The Crown appealed from the Quebec Court of Appeal's decision remitting the respondents' files to the Court of Québec for preliminary inquiries.
The respondents were each charged with historical sexual offences against a child which carried a maximum of 10 years' imprisonment at the time of commission, but for which the maximum was later increased to 14 years.
Before charges were laid, each respondent appeared in court and reserved their election as to mode of trial; neither requested a preliminary inquiry until after the 2019 amendment to s. 535 of the Criminal Code came into force, restricting preliminary inquiries to accused persons charged with offences punishable by 14 years or more.
A five-judge majority dismissed the appeal, albeit by different routes: Côté and Rowe JJ. held the right vested at the time charges were laid; Kasirer J. (Jamal J. concurring) held the right vested when the accused reserved their election as to mode of trial with the court's approval; and Martin J. held the date of the offence governs temporal application.
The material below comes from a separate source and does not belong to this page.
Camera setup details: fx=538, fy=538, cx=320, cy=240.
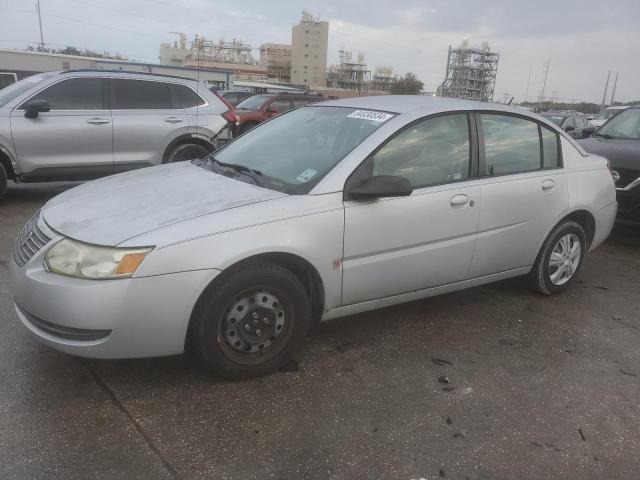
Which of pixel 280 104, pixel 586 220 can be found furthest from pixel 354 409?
pixel 280 104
The four-judge dissent (Karakatsanis J., Wagner C.J., O'Bonsawin and Moreau JJ.) would have allowed the appeal, concluding the right vests only when a request for a preliminary inquiry is made, and that the new rule applies where no such request was made before it came into force.
On the interpretive question, Côté and Rowe JJ. held that the 14-year threshold in the new s. 535 is tied to the seriousness of the offence and not to the accused's personal maximum jeopardy, while Karakatsanis J. and Martin J. held the accused must personally face a maximum of 14 years.